(Provided data)
- - - -
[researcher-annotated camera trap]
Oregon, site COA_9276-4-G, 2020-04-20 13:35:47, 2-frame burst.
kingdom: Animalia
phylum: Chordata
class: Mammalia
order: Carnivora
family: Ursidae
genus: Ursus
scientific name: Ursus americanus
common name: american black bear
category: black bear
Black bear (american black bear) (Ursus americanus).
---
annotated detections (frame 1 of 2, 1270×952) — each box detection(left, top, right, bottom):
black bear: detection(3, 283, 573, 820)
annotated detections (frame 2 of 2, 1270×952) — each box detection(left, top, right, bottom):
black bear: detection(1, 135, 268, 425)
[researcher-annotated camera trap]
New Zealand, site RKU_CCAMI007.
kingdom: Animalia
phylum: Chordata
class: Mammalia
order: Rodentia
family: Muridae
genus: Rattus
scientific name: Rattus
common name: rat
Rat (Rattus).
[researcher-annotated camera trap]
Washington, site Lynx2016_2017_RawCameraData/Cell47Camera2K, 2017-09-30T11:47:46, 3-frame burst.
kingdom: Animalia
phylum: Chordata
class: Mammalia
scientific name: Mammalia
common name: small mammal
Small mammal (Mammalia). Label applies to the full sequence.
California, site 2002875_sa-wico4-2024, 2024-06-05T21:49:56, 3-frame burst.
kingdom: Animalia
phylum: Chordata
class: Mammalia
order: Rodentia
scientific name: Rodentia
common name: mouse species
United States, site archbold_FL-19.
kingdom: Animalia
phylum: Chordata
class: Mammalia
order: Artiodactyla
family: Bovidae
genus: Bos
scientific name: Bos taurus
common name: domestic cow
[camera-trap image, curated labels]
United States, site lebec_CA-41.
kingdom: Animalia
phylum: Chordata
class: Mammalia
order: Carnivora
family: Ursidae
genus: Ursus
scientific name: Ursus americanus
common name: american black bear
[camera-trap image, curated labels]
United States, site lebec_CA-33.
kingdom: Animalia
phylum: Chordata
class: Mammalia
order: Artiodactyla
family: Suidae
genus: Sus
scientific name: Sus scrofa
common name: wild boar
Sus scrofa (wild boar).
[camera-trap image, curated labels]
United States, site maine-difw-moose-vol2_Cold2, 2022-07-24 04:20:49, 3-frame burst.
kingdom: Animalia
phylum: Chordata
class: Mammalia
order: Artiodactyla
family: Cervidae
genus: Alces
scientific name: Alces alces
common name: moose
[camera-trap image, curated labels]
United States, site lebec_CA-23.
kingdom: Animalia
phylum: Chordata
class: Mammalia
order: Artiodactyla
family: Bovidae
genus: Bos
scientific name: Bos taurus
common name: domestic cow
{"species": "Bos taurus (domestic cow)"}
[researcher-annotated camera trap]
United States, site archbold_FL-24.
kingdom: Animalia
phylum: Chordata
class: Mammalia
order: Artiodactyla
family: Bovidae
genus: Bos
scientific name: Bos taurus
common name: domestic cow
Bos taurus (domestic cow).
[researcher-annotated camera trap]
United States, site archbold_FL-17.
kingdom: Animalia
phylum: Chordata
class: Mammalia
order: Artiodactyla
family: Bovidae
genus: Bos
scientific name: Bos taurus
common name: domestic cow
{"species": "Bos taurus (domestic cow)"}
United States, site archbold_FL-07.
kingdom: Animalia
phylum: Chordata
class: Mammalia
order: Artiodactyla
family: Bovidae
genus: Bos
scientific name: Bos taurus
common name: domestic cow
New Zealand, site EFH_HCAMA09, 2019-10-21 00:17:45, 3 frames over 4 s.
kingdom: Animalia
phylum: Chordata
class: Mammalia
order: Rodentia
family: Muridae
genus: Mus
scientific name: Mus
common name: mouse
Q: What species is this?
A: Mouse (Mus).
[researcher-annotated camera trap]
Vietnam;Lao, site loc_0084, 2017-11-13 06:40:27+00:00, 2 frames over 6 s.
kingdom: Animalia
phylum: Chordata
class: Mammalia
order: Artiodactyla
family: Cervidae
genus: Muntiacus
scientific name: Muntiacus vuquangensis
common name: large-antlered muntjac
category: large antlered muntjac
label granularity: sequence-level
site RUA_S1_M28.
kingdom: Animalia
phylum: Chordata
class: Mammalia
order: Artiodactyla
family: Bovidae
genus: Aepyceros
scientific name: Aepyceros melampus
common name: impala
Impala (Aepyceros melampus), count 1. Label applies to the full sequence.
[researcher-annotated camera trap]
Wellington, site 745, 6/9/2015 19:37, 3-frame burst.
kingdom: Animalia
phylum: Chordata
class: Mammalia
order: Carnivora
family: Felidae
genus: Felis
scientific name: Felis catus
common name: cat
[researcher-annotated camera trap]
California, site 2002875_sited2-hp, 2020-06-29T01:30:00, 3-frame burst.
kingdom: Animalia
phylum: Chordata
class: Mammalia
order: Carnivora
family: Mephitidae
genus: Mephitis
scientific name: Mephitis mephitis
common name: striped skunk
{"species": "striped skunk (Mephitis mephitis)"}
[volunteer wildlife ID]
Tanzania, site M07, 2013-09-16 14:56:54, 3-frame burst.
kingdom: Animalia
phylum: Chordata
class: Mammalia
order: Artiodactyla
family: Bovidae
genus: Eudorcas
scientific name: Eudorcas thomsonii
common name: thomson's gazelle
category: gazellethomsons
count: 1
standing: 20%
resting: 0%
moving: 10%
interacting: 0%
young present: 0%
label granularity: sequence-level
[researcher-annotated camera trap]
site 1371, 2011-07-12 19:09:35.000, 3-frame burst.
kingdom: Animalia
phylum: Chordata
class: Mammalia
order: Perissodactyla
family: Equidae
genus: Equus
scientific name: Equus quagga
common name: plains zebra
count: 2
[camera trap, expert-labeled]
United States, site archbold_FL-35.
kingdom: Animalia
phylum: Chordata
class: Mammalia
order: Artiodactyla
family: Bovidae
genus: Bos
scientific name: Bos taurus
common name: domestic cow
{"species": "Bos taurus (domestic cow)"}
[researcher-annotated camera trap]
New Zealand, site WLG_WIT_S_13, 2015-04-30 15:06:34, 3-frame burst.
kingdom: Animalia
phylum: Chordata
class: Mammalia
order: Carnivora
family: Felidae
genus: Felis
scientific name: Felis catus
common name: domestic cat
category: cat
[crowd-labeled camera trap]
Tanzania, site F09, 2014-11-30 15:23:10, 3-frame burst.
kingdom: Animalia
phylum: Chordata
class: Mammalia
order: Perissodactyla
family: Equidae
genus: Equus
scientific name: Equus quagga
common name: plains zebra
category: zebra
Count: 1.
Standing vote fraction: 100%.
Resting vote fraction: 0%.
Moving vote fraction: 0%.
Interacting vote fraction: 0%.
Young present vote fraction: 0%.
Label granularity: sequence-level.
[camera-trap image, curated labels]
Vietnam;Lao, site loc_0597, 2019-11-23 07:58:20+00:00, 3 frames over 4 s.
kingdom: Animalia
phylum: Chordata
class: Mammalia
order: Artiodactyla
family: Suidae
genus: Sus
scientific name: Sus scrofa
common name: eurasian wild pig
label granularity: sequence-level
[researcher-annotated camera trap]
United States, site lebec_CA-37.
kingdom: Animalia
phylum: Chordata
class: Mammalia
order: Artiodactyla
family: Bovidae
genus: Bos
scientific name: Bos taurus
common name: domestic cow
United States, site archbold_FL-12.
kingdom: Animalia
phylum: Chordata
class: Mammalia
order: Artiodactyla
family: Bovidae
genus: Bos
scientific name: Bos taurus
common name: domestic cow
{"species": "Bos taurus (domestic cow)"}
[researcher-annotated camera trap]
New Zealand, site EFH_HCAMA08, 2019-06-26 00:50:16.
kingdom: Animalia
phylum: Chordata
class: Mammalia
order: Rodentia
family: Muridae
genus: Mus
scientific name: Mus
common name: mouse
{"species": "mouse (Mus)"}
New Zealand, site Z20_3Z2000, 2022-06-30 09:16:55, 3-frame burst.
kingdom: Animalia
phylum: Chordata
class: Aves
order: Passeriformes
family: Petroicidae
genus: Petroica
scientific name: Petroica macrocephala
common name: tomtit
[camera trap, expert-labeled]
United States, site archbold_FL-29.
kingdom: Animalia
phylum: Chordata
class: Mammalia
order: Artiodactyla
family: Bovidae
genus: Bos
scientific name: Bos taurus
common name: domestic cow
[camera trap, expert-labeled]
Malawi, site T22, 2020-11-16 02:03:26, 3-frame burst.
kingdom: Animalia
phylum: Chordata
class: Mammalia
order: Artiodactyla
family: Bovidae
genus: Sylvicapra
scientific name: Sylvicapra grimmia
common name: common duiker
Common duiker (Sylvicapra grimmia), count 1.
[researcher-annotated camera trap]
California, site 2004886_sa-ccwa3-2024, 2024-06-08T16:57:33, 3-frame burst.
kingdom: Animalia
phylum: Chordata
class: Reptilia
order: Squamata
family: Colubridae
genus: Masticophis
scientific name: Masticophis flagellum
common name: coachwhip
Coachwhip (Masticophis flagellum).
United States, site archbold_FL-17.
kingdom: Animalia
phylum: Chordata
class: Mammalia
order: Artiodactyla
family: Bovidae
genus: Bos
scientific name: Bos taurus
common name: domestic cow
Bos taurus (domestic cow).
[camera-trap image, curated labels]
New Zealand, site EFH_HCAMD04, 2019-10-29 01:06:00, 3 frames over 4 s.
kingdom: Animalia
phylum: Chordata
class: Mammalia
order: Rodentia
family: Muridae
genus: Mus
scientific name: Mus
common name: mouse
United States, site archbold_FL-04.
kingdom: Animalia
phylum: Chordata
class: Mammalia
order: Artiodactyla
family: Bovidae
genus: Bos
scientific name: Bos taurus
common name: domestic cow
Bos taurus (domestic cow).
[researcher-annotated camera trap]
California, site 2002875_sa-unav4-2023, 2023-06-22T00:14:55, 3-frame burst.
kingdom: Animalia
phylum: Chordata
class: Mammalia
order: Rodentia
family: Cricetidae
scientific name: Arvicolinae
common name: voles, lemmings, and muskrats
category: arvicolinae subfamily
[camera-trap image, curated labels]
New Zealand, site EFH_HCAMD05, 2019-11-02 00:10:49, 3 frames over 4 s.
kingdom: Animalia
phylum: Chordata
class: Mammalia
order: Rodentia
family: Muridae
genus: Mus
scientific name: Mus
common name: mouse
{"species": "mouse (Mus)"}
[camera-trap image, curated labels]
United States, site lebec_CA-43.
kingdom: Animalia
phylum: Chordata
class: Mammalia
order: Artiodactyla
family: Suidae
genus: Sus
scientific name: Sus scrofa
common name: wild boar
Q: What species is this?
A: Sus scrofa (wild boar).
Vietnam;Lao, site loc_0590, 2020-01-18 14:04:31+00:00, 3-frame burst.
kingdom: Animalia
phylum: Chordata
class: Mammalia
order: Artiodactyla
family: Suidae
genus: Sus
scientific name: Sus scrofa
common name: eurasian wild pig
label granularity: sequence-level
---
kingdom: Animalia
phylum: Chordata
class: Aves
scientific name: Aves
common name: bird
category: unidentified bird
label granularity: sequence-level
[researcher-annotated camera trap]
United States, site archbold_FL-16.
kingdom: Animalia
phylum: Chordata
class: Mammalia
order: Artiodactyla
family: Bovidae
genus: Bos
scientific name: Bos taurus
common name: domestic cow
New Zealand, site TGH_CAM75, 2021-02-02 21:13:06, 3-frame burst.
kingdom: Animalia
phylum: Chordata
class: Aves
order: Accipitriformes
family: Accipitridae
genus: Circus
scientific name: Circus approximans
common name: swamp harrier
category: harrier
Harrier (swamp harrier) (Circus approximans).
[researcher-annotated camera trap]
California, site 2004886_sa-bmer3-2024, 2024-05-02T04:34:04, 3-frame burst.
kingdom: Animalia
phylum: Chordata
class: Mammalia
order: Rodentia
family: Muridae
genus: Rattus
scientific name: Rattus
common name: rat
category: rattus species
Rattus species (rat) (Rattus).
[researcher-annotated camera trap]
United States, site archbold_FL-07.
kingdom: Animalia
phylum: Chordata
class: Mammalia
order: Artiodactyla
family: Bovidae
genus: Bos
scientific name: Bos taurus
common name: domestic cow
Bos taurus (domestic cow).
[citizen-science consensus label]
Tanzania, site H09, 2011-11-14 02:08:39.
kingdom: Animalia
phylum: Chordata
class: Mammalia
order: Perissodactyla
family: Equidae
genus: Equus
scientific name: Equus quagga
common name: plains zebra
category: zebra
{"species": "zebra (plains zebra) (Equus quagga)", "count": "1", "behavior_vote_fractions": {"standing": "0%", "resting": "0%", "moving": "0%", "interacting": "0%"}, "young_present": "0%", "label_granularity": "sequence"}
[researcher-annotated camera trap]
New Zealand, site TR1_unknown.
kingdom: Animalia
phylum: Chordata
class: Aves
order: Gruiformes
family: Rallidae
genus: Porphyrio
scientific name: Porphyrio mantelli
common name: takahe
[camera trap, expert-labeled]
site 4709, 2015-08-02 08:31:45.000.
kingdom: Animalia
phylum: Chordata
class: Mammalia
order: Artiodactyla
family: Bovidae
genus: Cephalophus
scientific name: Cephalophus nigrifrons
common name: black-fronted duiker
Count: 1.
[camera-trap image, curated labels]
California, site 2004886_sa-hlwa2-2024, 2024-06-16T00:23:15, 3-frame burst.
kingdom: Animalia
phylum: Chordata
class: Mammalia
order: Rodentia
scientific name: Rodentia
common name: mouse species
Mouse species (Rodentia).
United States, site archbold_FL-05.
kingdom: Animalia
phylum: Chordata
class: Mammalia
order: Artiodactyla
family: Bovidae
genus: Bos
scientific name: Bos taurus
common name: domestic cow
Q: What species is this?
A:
- - - -
(Work required)
Scan the entries above for the string "Zealand", and copy every line where it turns up.

(Answer box)
New Zealand, site RKU_CCAMI007.
New Zealand, site EFH_HCAMA09, 2019-10-21 00:17:45, 3 frames over 4 s.
New Zealand, site WLG_WIT_S_13, 2015-04-30 15:06:34, 3-frame burst.
New Zealand, site EFH_HCAMA08, 2019-06-26 00:50:16.
New Zealand, site Z20_3Z2000, 2022-06-30 09:16:55, 3-frame burst.
New Zealand, site EFH_HCAMD04, 2019-10-29 01:06:00, 3 frames over 4 s.
New Zealand, site EFH_HCAMD05, 2019-11-02 00:10:49, 3 frames over 4 s.
New Zealand, site TGH_CAM75, 2021-02-02 21:13:06, 3-frame burst.
New Zealand, site TR1_unknown.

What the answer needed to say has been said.